:: Task statement ::
Please reproduce the passage on Daniel Handler word for word, starting with "Handler has long" and going on through "undoubtedly exciting manner.".

:: Text provided ::
◇ ◇ ◇ ◇
Instead, let us focus on Daniel Handler, the man who might actually be responsible for composing the Series of Unfortunate Events books according to certain skeptics (which include Handler, himself). Daniel Handler has been asked many times why anyone would want to make a career of chronicling the ghastly trials of a trio of ill-fated orphans. "When I was young, my favorite stories were not the sort of children's books that are constantly being thrust at you when you're little," he explained in an audio essay on Barnes & Noble.com. "I didn't like books where people played on a sports team and won a bunch of games, or went to summer camp and had a wonderful time. I really liked a book where a witch might cut a child's head off or a pack of angry dogs might burst through a door and terrorize a family. So, I guess it should not be surprising that when I turned to children's literature I tried to think of all sorts of interesting things to happen to small children, and all of these things were pretty dreadful."

Handler has long made it clear that his wildly popular series would be limited to thirteen installments. The Penultimate Peril: Book the Twelfth finds the much-beleaguered Baudelaire orphans "enjoying" a family vacation at a menacing hotel, and Handler is wrapping up his saga with The End: Book the Thirteenth, which promises to tie up all remaining threads in the story in an undoubtedly exciting manner.
◇ ◇ ◇ ◇
:: Data below ::
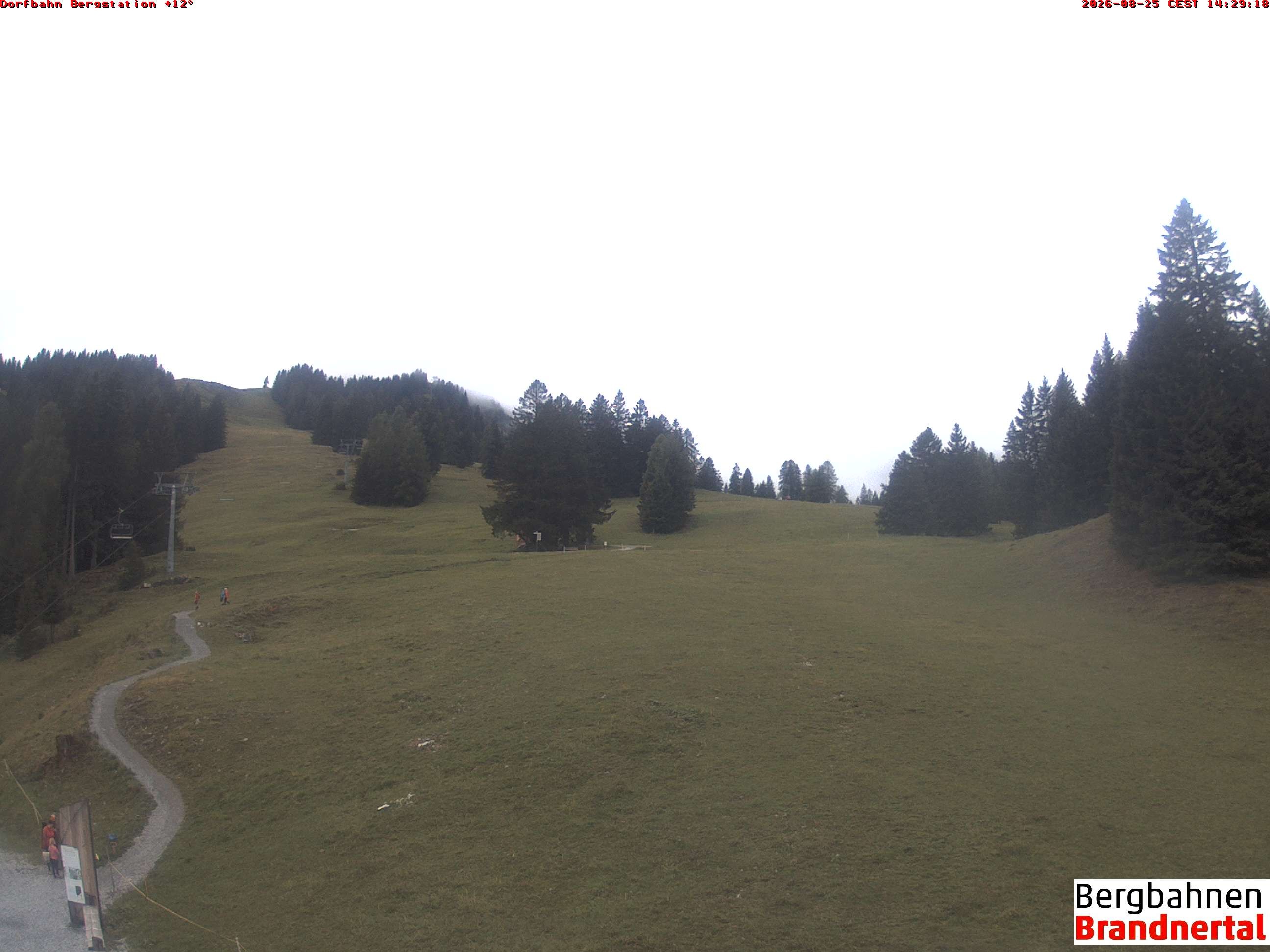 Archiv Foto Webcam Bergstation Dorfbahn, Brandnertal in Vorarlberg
◇ ◇ ◇ ◇
:: Result for this task ::
Handler has long made it clear that his wildly popular series would be limited to thirteen installments. The Penultimate Peril: Book the Twelfth finds the much-beleaguered Baudelaire orphans "enjoying" a family vacation at a menacing hotel, and Handler is wrapping up his saga with The End: Book the Thirteenth, which promises to tie up all remaining threads in the story in an undoubtedly exciting manner.